A pretensão da ré/reconvinte em
incorporar ao acervo partilhável bens não transcritos em nome dos litigantes,
mas em nome de terceiro e dos filhos do autor/revonvindo, carece de substrato.
É que, quanto aos imóveis excluídos da partilha por estarem em nome dos filhos
do varão, observa-se o seguinte:
(i) o apartamento n. 2106 do Lote 1250,
localizado na Avenida Castanheiras – Águas Claras/DF, com 120 m² de área total e vaga
de garagem, está escriturado em nome do filho do autor/reconvindo, Felipe
Augusto Monteiro Vaz de Mello, com usufruto vitalício do casal;[58]
ii) a Sala n. 807 do Edifício Fashion
Center, situado na Rua Guajajaras n. 1470, Belo Horizonte, está transcrita em nome Priscila Hallack
Gouvêa Mascarenhas[59];
iii) o apartamento n. 801 do Edifício
Residencial Jardim das Oliveiras, situado na Rua Rio das Mortes n. 170, Belo
Horizonte/MG, está escriturado em nome do filho do autor/reconvindo, Felipe
Augusto Monteiro Vaz de Mello, com usufruto vitalício do casal[60];
iii) o apartamento nº 301 do Edifício
Residencial Cláudia Lara, situado na Avenida Flávio dos Santos n. 330, Bairro
Floresta, Belo Horizonte/MG, atualmente locado, está transcrito em nome de
Fernando Antônio Monteiro Vaz de Mello, filho do reconvindo[61].
Conseguintemente, não estando aludidos
imóveis transcritos em nome dos litigantes, não podem ser partilhados, sob
pena, inclusive, de se dispor de patrimônio pertencente a terceiros à margem do
devido processo legal.
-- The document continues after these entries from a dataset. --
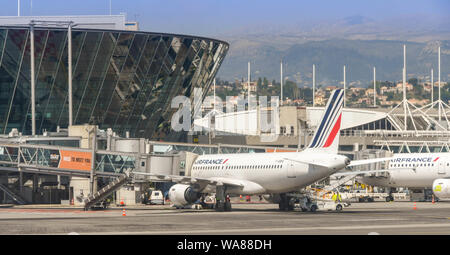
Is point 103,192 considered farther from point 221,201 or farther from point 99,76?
point 99,76

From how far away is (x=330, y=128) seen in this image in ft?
171

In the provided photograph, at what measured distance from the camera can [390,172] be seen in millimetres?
80188

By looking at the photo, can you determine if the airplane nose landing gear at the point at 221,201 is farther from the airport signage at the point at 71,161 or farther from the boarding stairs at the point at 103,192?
the airport signage at the point at 71,161

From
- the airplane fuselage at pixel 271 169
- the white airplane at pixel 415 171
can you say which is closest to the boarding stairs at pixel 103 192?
the airplane fuselage at pixel 271 169

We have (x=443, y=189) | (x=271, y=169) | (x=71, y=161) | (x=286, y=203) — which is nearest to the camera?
(x=271, y=169)

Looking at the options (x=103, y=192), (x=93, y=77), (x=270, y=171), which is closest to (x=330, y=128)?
(x=270, y=171)

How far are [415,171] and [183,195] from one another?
1212 inches

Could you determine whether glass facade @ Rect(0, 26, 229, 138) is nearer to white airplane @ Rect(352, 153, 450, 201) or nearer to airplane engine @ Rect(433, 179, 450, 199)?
white airplane @ Rect(352, 153, 450, 201)

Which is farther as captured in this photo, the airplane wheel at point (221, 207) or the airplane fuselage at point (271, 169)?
the airplane wheel at point (221, 207)

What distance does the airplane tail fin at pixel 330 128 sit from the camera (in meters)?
52.1

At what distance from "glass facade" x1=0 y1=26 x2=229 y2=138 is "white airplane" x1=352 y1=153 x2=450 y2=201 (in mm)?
30643

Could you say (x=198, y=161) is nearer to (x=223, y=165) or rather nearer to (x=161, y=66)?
(x=223, y=165)

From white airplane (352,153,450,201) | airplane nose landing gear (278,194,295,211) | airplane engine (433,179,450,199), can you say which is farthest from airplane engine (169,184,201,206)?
white airplane (352,153,450,201)

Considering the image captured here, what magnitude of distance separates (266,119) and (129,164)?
2569 inches
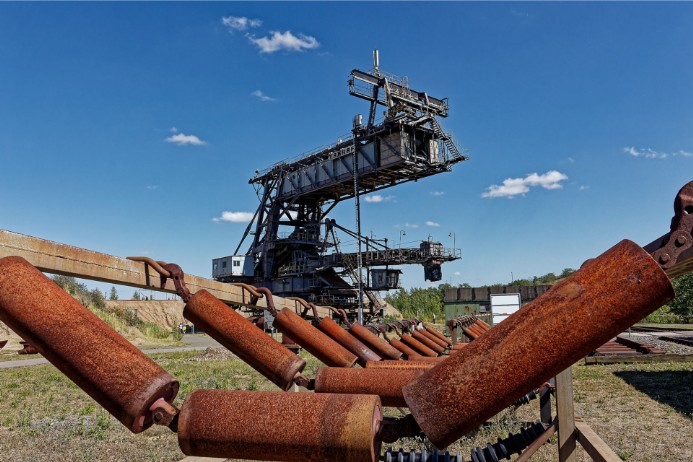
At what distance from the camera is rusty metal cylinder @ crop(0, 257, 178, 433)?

Se o caso, deverá a pretensão ser formalizada sob o
prisma do contraditório e do devido processo legal, notadamente porque a
partilha a ser decretada tem como premissa a detenção, pelos litigantes, da
qualidade de proprietários dos bens partilhados. Elidida essa premissa, não se
afigura viável o acolhimento da pretensão formulada pela ré/reconvinte
almejando a inserção na partilha dos imóveis acima individualizados.
De outra parte, o imóvel representado
pelo apartamento n. 1502 do Edifício Alvorada, situado na Avenida Augusto Lima,
n. 1324, Belo Horizonte/MG[62],
conquanto tenha sido transcrito em nome do autor/reconvindo após a separação de
fato, deve ser inserido no monte partilhável. É que, mantido o vínculo formal,
presume-se que a aquisição derivara da concorrência de ambos os litigantes,
devendo ser privilegiado, portanto, o regime de bens adotado. Assim é que esse
imóvel deve ser inserido no monte partilhável, devendo a sentença, quanto ao
ponto, ser retificada. Esse, aliás, é o entendimento perfilhado em uníssono por
esta egrégia Casa de Justiça, conforme se afere do julgado adiante sumariado:
“CIVIL E PROCESSUAL CIVIL - DIVÓRCIO
DIRETO LITIGIOSO - PARTILHA - BENS ADQUIRIDOS NA CONSTÂNCIA DA UNIÃO -
PARTILHA. - A SOCIEDADE CONJUGAL SÓ CHEGA A TERMO PELA VIA DA SEPARAÇÃO
JUDICIAL OU PELO DIVÓRCIO. - A SEPARAÇÃO DE FATO NÃO DESFAZ O VÍNCULO CONJUGAL,
CUJA CONSTÂNCIA, NO REGIME DE COMUNHÃO PARCIAL DE BENS, INDUZ À PRESUNÇÃO DO
ESFORÇO COMUM DOS CÔNJUGES NA CONSTITUIÇÃO DO PATRIMÔNIO DO CASAL.”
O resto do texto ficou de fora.